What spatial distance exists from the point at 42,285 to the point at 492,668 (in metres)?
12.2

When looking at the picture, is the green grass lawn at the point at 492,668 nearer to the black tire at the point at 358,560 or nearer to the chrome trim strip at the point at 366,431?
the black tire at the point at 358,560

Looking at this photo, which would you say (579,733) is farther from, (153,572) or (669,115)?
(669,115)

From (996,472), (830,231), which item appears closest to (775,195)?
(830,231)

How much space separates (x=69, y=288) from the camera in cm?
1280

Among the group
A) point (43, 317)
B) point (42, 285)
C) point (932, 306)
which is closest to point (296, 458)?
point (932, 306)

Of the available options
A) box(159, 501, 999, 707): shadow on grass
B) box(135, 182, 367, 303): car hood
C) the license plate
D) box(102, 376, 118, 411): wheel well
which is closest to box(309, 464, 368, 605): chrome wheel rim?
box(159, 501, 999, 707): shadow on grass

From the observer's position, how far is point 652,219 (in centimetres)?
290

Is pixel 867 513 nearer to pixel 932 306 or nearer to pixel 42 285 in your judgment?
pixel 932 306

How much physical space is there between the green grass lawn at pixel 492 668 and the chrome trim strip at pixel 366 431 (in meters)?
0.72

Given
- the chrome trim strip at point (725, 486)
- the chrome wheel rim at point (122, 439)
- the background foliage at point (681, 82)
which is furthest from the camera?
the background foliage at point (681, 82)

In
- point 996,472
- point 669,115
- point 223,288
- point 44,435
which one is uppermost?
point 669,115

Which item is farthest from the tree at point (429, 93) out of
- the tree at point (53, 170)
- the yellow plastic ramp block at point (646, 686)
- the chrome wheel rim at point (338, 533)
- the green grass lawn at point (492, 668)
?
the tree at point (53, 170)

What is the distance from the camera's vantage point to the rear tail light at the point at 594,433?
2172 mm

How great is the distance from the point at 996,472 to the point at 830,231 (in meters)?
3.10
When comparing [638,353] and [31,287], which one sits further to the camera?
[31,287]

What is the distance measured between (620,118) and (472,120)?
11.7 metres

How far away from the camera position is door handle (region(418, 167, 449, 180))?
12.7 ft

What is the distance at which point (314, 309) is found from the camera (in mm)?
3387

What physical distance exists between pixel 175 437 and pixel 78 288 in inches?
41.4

───

▸ **DIRECTIONS FOR THIS TASK**:
Write out exactly the lines from the line holding "What is the distance from" through the last line of the data, and nothing besides those lines.

▸ **COMPLETED TASK**:
What is the distance from the camera's vantage point to the rear tail light at the point at 594,433?
2172 mm

How great is the distance from the point at 996,472 to the point at 830,231 (in meters)?
3.10
When comparing [638,353] and [31,287], which one sits further to the camera?
[31,287]

What is the distance measured between (620,118) and (472,120)?
11.7 metres

How far away from the camera position is door handle (region(418, 167, 449, 180))?
12.7 ft

What is the distance at which point (314, 309) is found from the camera (in mm)?
3387

What physical distance exists between pixel 175 437 and pixel 78 288 in inches?
41.4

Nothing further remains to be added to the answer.